▸ DATA PROVIDED

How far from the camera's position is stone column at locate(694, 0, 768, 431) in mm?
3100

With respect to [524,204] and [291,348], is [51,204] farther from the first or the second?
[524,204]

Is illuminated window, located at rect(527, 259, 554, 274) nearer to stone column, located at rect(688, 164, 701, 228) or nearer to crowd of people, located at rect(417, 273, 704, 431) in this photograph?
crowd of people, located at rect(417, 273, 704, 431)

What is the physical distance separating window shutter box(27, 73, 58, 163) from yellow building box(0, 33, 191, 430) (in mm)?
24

▸ WHAT IS BEING ASKED
Please retype all of the data above word for word, changing nothing.

▸ SOLUTION
How far from the camera's position is stone column at locate(694, 0, 768, 431) in mm?
3100

With respect to [524,204] and [291,348], is [51,204] farther from the first or the second?
[524,204]

Is illuminated window, located at rect(527, 259, 554, 274) nearer to stone column, located at rect(688, 164, 701, 228) or nearer to crowd of people, located at rect(417, 273, 704, 431) in this photograph?
crowd of people, located at rect(417, 273, 704, 431)

What is the physical distance separating window shutter box(27, 73, 58, 163) from yellow building box(0, 33, 191, 430) (in mm)?
24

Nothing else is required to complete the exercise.